Desde el viernes, el teléfono no deja de sonar y mi correo electrónico está saturado. Son tantas las muestras de solidaridad –que siguen llegando– que no sé cómo expresarles mi reconocimiento; así que opté por no responder más llamadas ni mensajes y agradecerles a todos por este medio.

Les ofrezco mis disculpas, en todo caso, por no mencionar a cada uno por su nombre, pero la lista sería demasiado larga.

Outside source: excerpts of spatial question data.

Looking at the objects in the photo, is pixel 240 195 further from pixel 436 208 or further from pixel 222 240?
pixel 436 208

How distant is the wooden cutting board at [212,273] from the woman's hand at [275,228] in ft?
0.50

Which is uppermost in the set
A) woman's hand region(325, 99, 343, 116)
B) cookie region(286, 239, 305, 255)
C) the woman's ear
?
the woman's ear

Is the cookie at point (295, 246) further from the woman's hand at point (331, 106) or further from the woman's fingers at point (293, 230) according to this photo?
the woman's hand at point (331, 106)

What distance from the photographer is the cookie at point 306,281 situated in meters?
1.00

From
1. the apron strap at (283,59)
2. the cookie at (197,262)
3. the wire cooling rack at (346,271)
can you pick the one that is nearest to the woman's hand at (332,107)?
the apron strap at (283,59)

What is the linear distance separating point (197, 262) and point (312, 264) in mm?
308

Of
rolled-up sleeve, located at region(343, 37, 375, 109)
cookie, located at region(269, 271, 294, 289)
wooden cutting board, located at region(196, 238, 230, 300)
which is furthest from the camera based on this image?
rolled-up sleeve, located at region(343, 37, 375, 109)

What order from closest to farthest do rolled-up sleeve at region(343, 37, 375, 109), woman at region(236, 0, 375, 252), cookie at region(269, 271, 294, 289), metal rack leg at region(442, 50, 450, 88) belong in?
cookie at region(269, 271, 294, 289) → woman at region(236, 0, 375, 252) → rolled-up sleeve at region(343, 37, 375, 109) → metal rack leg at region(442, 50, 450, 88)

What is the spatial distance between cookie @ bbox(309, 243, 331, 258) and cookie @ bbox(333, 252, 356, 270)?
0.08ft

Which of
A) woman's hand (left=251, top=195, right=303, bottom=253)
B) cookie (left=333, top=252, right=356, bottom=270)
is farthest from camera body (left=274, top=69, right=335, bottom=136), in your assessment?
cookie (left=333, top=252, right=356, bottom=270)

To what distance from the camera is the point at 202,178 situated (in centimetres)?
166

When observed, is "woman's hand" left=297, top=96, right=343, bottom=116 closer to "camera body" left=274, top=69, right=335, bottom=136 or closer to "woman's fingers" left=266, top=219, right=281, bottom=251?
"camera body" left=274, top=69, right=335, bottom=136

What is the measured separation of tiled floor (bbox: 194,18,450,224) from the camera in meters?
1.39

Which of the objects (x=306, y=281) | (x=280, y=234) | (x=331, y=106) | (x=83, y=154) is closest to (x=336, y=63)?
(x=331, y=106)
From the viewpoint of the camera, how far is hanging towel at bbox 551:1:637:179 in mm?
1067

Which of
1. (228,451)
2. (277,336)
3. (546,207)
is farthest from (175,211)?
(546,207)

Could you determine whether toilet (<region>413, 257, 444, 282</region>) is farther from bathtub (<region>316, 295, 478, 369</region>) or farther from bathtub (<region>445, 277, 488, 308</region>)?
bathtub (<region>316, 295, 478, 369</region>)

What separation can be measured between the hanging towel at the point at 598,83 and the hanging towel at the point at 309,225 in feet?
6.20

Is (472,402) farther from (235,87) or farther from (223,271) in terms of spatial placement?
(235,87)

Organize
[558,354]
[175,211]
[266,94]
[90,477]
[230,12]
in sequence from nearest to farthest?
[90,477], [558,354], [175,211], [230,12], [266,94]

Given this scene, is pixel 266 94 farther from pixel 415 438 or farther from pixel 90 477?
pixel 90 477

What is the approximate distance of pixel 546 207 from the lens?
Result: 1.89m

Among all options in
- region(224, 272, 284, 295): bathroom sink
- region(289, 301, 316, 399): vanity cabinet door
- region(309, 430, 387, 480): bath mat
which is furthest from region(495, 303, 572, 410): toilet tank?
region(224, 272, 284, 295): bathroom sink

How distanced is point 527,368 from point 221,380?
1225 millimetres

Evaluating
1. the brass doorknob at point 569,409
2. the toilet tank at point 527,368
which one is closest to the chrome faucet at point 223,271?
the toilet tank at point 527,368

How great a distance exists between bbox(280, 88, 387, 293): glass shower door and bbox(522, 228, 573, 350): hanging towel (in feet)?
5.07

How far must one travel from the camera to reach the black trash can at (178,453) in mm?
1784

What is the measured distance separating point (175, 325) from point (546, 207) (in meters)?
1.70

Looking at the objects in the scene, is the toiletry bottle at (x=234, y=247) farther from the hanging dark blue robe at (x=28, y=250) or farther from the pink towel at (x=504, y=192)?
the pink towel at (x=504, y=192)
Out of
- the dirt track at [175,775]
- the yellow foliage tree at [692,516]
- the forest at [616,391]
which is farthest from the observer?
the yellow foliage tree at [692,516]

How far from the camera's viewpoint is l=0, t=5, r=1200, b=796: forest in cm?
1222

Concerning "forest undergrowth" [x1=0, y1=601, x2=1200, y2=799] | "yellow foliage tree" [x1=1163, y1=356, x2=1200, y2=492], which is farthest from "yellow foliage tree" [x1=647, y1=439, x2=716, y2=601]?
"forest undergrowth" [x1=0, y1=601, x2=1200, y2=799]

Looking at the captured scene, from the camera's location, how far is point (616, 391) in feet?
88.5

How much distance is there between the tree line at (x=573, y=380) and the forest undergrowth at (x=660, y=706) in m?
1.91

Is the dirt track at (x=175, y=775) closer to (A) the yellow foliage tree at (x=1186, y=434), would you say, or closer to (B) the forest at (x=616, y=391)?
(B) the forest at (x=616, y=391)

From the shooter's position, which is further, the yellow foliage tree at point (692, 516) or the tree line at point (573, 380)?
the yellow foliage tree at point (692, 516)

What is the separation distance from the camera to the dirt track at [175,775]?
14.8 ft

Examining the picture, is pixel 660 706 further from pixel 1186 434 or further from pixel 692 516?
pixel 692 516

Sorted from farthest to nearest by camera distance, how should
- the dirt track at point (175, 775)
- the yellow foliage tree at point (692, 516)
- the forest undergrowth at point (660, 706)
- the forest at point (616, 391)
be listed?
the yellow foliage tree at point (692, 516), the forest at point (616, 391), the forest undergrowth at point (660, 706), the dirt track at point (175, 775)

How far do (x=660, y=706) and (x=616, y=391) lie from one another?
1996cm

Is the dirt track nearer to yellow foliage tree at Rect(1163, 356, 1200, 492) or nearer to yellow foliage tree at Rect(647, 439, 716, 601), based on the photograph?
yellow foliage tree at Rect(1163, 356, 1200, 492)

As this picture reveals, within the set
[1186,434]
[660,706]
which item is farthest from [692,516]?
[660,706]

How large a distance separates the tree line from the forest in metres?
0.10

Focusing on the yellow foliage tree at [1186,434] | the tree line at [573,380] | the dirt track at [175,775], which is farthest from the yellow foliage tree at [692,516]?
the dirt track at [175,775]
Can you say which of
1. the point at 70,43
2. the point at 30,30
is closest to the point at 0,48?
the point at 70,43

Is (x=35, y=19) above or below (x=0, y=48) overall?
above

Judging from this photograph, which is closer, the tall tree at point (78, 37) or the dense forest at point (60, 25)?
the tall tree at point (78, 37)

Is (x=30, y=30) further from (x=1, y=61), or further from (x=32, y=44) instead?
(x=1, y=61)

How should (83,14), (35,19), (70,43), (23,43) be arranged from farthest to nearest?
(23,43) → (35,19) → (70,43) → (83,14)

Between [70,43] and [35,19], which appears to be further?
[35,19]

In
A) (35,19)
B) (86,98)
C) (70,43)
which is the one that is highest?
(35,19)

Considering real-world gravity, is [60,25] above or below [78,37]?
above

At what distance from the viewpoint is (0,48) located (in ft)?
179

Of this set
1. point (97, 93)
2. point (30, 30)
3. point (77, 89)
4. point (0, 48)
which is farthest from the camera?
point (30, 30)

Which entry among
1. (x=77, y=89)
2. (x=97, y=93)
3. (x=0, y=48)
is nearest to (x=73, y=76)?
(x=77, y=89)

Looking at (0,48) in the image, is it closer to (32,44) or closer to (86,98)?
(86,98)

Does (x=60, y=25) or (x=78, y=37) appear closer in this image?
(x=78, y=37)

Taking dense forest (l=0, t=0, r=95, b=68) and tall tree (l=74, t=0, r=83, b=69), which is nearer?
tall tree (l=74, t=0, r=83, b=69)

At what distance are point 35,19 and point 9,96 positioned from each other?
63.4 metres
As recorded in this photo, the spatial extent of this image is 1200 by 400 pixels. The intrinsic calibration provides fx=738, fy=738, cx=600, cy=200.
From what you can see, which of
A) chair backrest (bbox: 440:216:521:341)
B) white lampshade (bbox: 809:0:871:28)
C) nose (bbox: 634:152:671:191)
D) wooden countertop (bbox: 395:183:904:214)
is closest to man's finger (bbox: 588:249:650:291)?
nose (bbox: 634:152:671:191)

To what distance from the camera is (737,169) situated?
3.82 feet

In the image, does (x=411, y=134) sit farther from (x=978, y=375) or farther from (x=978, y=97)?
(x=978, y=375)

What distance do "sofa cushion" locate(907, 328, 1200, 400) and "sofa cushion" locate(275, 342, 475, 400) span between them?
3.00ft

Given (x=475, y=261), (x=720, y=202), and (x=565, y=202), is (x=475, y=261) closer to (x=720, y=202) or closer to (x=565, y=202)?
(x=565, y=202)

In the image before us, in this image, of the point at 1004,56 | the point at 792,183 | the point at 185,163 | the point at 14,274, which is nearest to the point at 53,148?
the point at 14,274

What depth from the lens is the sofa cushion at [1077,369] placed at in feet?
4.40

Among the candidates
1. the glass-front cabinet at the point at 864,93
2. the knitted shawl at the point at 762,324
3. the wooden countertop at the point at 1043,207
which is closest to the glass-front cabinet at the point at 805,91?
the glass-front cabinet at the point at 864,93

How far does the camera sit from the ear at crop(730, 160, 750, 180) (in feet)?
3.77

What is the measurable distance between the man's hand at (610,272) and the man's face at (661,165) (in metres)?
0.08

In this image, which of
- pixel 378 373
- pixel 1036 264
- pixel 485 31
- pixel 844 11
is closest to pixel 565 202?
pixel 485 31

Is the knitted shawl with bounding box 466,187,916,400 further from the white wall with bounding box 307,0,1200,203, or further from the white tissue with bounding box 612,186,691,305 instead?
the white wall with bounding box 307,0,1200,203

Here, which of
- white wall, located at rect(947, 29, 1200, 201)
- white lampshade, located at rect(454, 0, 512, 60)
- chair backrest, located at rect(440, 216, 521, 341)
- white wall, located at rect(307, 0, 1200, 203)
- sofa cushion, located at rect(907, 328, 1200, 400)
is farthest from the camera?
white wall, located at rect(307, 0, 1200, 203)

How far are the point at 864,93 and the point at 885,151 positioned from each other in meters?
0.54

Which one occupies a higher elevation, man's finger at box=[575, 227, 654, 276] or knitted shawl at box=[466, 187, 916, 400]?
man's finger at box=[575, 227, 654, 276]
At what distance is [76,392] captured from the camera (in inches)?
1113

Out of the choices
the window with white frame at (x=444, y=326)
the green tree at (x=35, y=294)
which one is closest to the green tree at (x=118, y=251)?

Tres años de cárcel es mucho cuando uno sobrepasó ya los 57. Tres millones de dólares es demasiado cuando uno es el único sustento de una familia con una casa hipotecada y un par de deudas por cubrir. Mi esposa y mi hijo mayor entienden la gravedad del momento y el peligro que corremos, pero me apoyan. El más chiquito solo sabe que yo aparezco mucho por televisión estos días y se alegra. Verlos con el ánimo en alto a los tres cada noche, cuando regreso con ellos, es lo que más fortalezas me da.

El resto de mi familia también está conmigo, me lo han dicho y me lo han hecho sentir.

La reacción de mis colegas periodistas ha sido extraordinaria. Algunos, los que trabajan directamente conmigo, son mi vara y mi cayado en esta hora difícil. Otros no comparten necesariamente mis criterios sobre esta profesión y me lo han dicho francamente. Opinan que el hombre de prensa no debería ser un protagonista político sino un observador imparcial, mientras que yo creo que todo hombre es un animal político. Y aun así, a pesar de esta discrepancia, han demostrado su valentía, poniendo su nombre al lado del mío.

Me siento forzado a mencionar a un puñado de dirigentes políticos a los que he criticado desde mis columnas varias veces y, en algunos casos, con extrema dureza: León y Martha Roldós, Jaime Nebot, César Montúfar, Carlos Vera. Ninguno me ha venido a repetir ese lugar común de que “es hora de olvidar diferencias”. No señor, es bueno, es sano, es legítimo que las discrepancias subsistan, pero eso no nos impide reconocer, a ellos y a mí, que hay una tarea urgente en la que todos coincidimos: detener al dictador Correa Delgado, que pisotea todos los días los derechos más elementales de millones de ecuatorianos de distinta condición social.

Debo constatar, con mucha pena, que la solidaridad de los movimientos sociales, de los sindicatos, del movimiento indígena y de la izquierda decepcionada del correísmo (incluyendo amigos muy cercanos) ha sido pobre, extremadamente pobre. Los comprendo. Tienen miedo de “hacerle el juego a la derecha”. Es el cuento con que Correa Delgado los ha desmovilizado para que le hagan el “juego” a él. Habrá que tener paciencia. Con el tiempo comprenderán que a una dictadura no se la derrota si solo luchan los “puros”, como ellos se consideran. Hace falta la más amplia unidad de acción.

Una palabra final para el ciudadano de a pie, para el hombre y la mujer que se ganan la vida sudando por un salario. En estos tres años de correísmo me volví a convencer de que las élites económicas y políticas son siempre las últimas en reaccionar contra una dictadura. Los grandes empresarios le temen a la pelea. La indignación, el arrojo y la decisión provienen primero de las clases medias y bajas, a quienes siempre me he dirigido con prioridad. De ellos dependerá el futuro de la democracia y mi suerte personal.